Several wagon-loads of games transport from Mike Urbancic’s office to the Knight Library Dream Lab for weekly meetings. Photo by Grace Mangali.

Flash BACGAMN

The UO’s Board and Card Game Association for Maximum Nerdery provides a space for gamers and nerds alike

The year was 2021. Ryan Rudd shuffled his feet to avoid the playing cards and game pieces littered on the floor of his dorm room at the University of Oregon. Sitting at his desk, piled high with board games, Rudd scrolled through the club offerings. The Magic the Gathering Club was not quite up his alley, and the chess club was long dead. Rudd thought, “screw it.” He opened Engage, UO’s club portal and registered for a new club — the board game club.

Attendance remained in the single digits for the first year, but the damage was done. A seed was planted.

The Board and Card Gamers’ Association for Maximum Nerdery (BACGAMN) meets on Wednesdays at 6:30 pm in the Knight Library’s DREAM Lab. Open to students, faculty and community members alike, the club hosts over 30 participants a week. The group games until 10:30 pm, but people are known to show up early and continue for eight to 12 hours, say game masters Ellie Urbancic and Juniper Lui.
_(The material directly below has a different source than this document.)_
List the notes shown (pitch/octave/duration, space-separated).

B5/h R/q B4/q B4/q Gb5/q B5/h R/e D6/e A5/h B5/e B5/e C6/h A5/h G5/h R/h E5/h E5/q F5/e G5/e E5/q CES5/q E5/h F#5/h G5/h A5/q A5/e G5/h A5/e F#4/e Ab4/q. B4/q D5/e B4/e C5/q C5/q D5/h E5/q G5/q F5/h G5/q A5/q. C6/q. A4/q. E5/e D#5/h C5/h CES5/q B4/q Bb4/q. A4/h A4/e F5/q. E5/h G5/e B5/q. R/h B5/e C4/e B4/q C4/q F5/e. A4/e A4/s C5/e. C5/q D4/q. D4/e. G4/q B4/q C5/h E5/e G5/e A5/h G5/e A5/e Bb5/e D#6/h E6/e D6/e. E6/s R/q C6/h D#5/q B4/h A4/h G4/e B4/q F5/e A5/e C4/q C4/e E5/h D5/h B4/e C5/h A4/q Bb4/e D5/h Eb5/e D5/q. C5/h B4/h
The group contains a diverse membership, with an overwhelming number identifying as queer and neurodivergent.

“That’s been something really interesting and exciting to watch happen,” Urbancic says. “These people who don’t necessarily feel like they fit in all the time to have a community where they feel like companionship and a place they can get to know people over, like a common activity.” Urbancic, who identifies as autistic, says the structured community aspect of BACGAMN is extremely important to her college experience. “Board games kind of level the playing field, so to speak, and provide kind of a shared goal for everyone who’s involved,” Urbancic says.

Board games have specific sets of rules, and players communicate through those rules. In some games, players work together, while others require lying or trickery. Nonetheless, players are “locked in together,” Lui says.
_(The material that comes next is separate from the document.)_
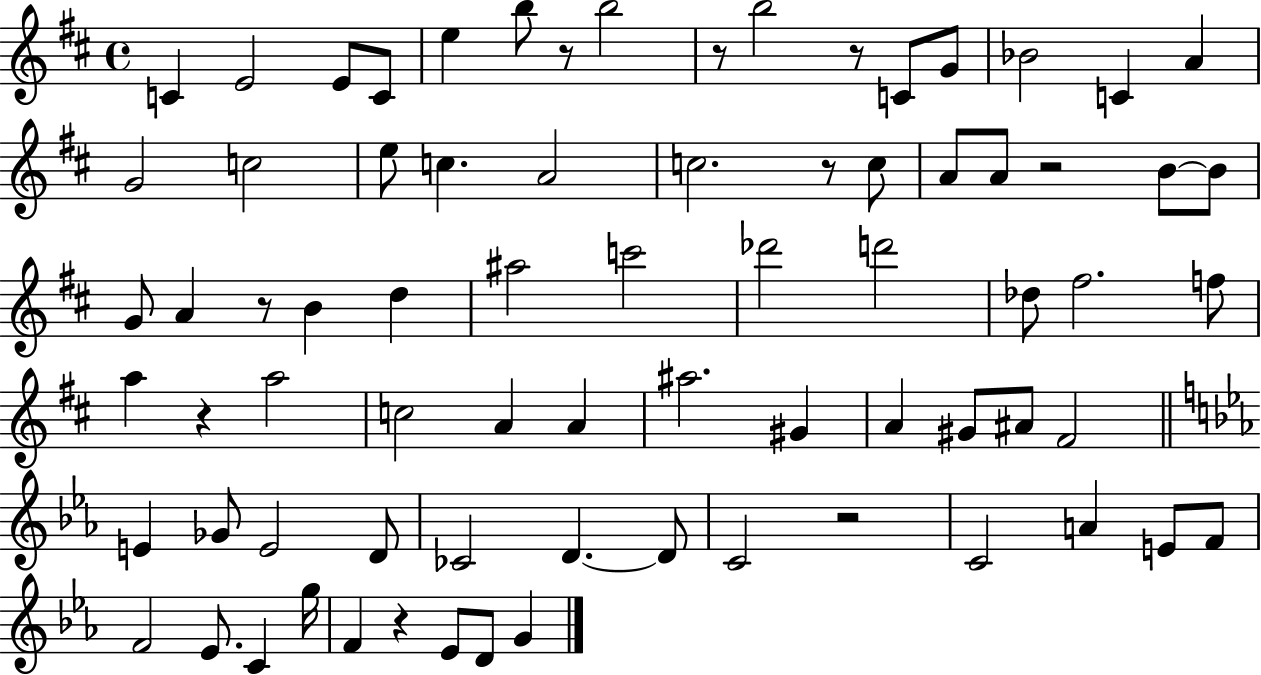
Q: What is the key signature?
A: D major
Gaming groups get together week after week to play the same game. Club president Charlie Kirkendall says it, “helps you draw yourself to other people who are like-minded.”
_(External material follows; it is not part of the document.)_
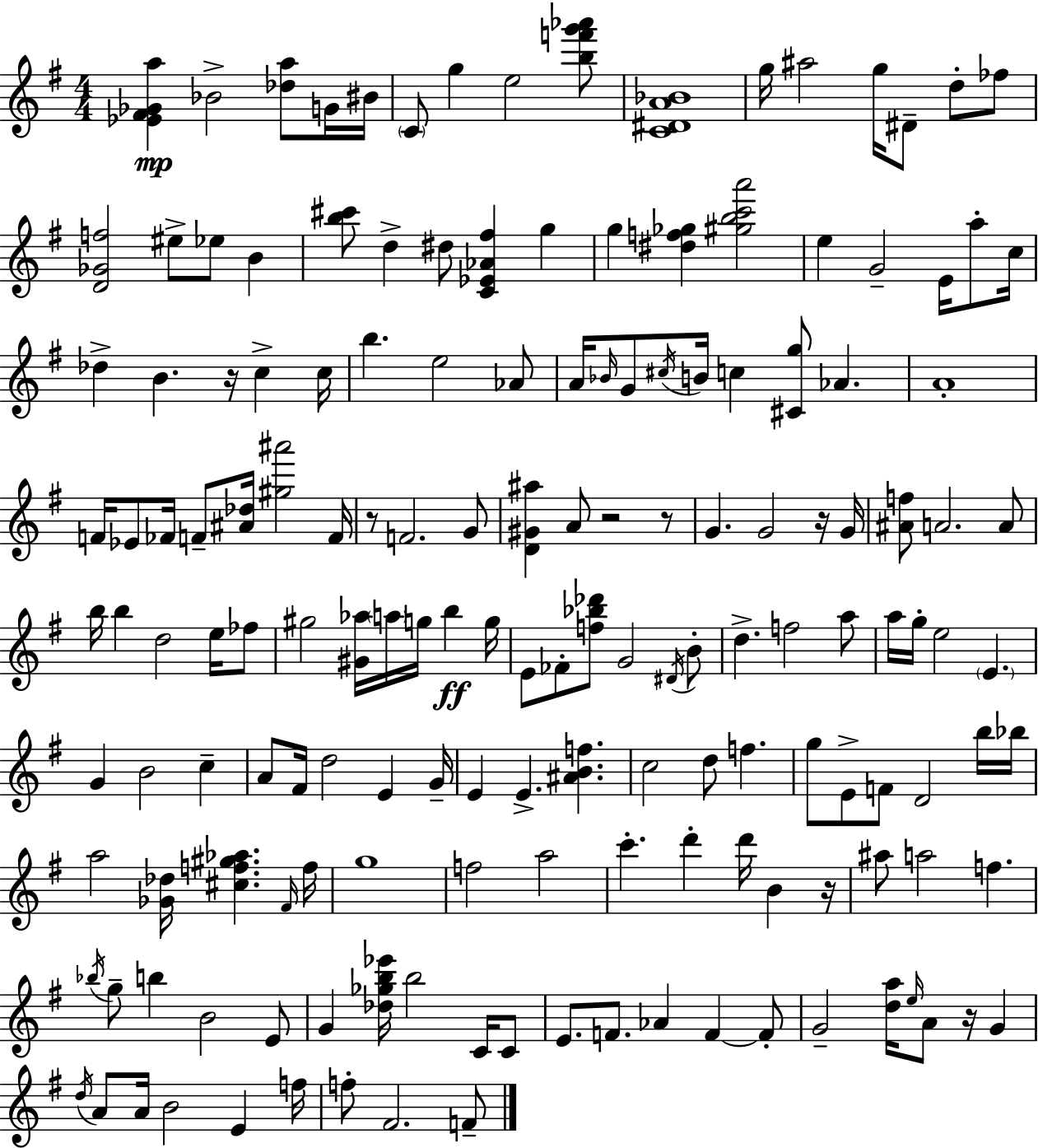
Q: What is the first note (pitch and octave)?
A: Bb4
Mike Urbancic, a teaching professor of economics at UO and Ellie’s dad, began advising the club in 2022. He’s noticed that board games simplify the social script, or the expectations neurotypical people have going into social interactions. 

“With the support and comfort and confidence board games build, hopefully that’ll translate to other things socially beyond the games themselves,” Mike Urbancic says. He says his club advisor role helps him develop relationships with students on a one-on-one basis.  

“These masses of folks are people with experiences and feelings and challenges,” Mike Urbancic says. “It’s important for me to remember how students are facing these challenges of their lives and how I approach my work.” The games range in strategy and difficulty. Ellie Urbancic says party games such as Splendor, Ransom Notes or Anomia are the most popular. Pros might challenge themselves to a game of Terraforming Mars or Twilight Imperium. Ellie Urbancic is partial to Daybreak, a cooperative game about stopping climate change, based on real-life efforts. Each card has a QR code that players can scan to learn more about the efforts. “Science communication and public outreach is definitely a strong interest of mine,” Ellie Urbancic says. “The amount of effort and detail that was put into crafting the game is really incredible.”